───── Text provided ─────

This section explores the role of compute for more capable systems and discusses hypotheses that favor compute to be a predominant factor in the past, and the future. In my opinion, there seems to be consensus amongst experts that compute has played an important role (at least as important as the other two factors) in AI progress over the last decade and will continue doing so.

My best guess is that compute is not an input that we can leverage to create safe AI systems. Strongly simplified, compute only consists of one input axis: more or less compute — where we can expect that an increase in compute leads to more capable and potentially unsafe systems (as I will discuss in this section). Data and algorithms have more than one input axis which could, in theory, be used to affect the safety of an AI system. Algorithms could be designed to understand human intent and be aligned, and data could be more or less biased, leading to wrong interpretations and learnings.

Consequently, within the field of AI governance, compute is a unique sub-domain, and its importance could be harnessed to achieve better AI alignment outcomes, by,. e.g., regulating access to compute. I will discuss this in Part 3 - Section 6.

The following subsections will explore different hypotheses about the role of compute for AI systems capabilities and their safety: “The Bitter Lesson”, the scaling hypothesis, qualitative assessments and compute milestones using biological anchors.

3.1 The Bitter Lesson

Rich Sutton wrote the commonly-cited piece “The Bitter Lesson”. He argues that algorithmic innovation mostly matters insofar as it creates general-purpose systems capable of making use of great amounts of compute. He bases this lesson as a historical observation:

1. AI researchers tried to integrate knowledge into their agents/systems.

─────

- **Problem description**: In the text about compute and AI progress, who wrote "The Bitter Lesson"?

───── Data below ─────

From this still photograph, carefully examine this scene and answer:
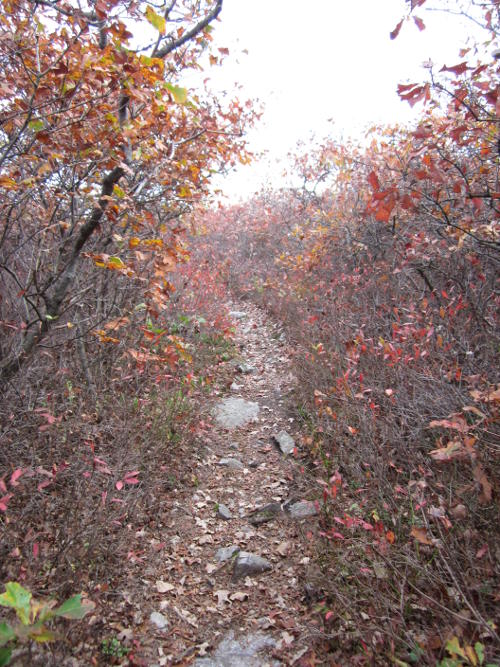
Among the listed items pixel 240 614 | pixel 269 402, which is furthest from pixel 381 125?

─────

- **Result of this exercise**: Rich Sutton